> _Record set_:
= = = =

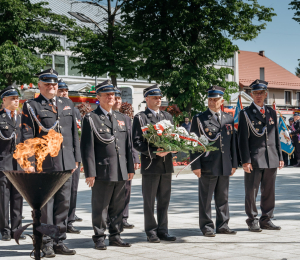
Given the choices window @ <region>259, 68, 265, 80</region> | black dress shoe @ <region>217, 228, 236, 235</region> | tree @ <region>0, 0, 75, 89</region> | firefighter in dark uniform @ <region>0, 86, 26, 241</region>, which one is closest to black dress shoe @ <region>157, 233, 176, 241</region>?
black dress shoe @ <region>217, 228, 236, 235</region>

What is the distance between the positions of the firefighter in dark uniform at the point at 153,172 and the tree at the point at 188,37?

= = = =

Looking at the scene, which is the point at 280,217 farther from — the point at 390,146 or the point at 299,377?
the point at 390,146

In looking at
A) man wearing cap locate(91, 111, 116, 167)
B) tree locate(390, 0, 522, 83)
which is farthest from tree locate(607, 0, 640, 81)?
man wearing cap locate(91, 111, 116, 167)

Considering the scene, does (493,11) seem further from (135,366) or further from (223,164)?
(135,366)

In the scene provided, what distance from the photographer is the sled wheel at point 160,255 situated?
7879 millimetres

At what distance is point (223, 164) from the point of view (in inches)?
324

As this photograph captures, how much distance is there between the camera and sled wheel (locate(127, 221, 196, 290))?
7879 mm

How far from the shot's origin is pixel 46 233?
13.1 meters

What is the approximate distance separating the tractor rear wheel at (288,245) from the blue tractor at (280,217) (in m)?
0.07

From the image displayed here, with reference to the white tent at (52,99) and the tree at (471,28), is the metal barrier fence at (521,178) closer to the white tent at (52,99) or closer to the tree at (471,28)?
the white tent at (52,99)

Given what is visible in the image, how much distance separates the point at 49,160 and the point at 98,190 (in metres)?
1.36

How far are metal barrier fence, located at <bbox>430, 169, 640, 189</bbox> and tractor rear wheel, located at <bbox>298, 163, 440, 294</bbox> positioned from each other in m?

= = = =

> _Job_: Print the listing above from the line containing "Given the choices" up to and including the line containing "What is the distance", reproducing each line unchanged.

> _Response to the exercise_:
Given the choices window @ <region>259, 68, 265, 80</region> | black dress shoe @ <region>217, 228, 236, 235</region> | tree @ <region>0, 0, 75, 89</region> | firefighter in dark uniform @ <region>0, 86, 26, 241</region>, which one is closest to black dress shoe @ <region>157, 233, 176, 241</region>?
black dress shoe @ <region>217, 228, 236, 235</region>

What is the distance between the positions of the firefighter in dark uniform at the point at 153,172 and the tree at the point at 188,37?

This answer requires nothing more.